A bordo do «Barco da Paz», Peace Boat, viajaram também dois “hibakusha”, palavra japonesa que define “pessoas afetadas por explosões”. Mise Seiichiro e Tsuchida Kazumi assistiram, com dez e quatro anos de idade, respectivamente, às explosões atómicas de Hiroxima e Nagasáqui e às consequências humanitárias.

Mise Seiichiro recorda-se bem do dia “9 de Agosto de 1945”, quando as pessoas “começaram a arrumar e limpar as casas”: “Peguei no meu órgão para brincar. Comecei a recrear o som dos aviões americanos, mas o meu avô zangou-se. Ao fechar a tampa do órgão, uma grande luz apareceu no céu. Fiz como me tinham ensinado, fechei os olhos e os ouvidos, deitado no chão. Quando parou o vento da explosão, vi uma casa cheia de vidros partidos, o chão levantado… tudo mudou num segundo. À tarde, começou a cair chuva negra…. Na Escola, era impossível distinguir os feridos. Algumas pessoas sofriam tanto que pediam que as matassem por piedade”.

O sobrevivente, agora com 82 anos, disse que queria muito ver Portugal, os cidadãos do Porto e os estudantes envolvidos neste movimento de luta contra as armas nucleares: “No próximo dia 15 de Junho, vamos apresentar as nossas ideias em Nova Iorque, no congresso de negociações para que as armas nucleares sejam abandonadas para sempre. Esperamos contar com o apoio de Portugal”.

Falando em Japonês, mas emanando uma forte emoção pela sua voz, Tsuchida Kazumi, mostrou-se preocupada com a força das actuais armas nucleares: “Dizem que podem ser até 100 vezes mais potentes que as utilizadas em Hiroxima e Nagasáqui. É toda a vida humana que está em risco”.

Apesar de os Estados Unidos e outras potências nucleares não concordarem com o Tratado, existe a oportunidade real de este ser ratificado em Julho, uma vez que o resto do Mundo quer abolir as armas nucleares.
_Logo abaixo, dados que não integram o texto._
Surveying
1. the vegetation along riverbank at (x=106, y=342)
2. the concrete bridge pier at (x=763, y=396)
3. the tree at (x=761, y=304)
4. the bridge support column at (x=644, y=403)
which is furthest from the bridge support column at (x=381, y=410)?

E para ajudar no processo, Jean Marie Collin, também representante da ICAN, associação parceira do projeto «Barco da Paz», “espera que Portugal assuma o importante papel diplomático e a sua condição de Estado-membro pela não proliferação das armas nucleares” juntando-se a esta inciativa: “Portugal tem a oportunidade de desempenhar um importante papel diplomático, já que o secretário-geral da ONU é português”.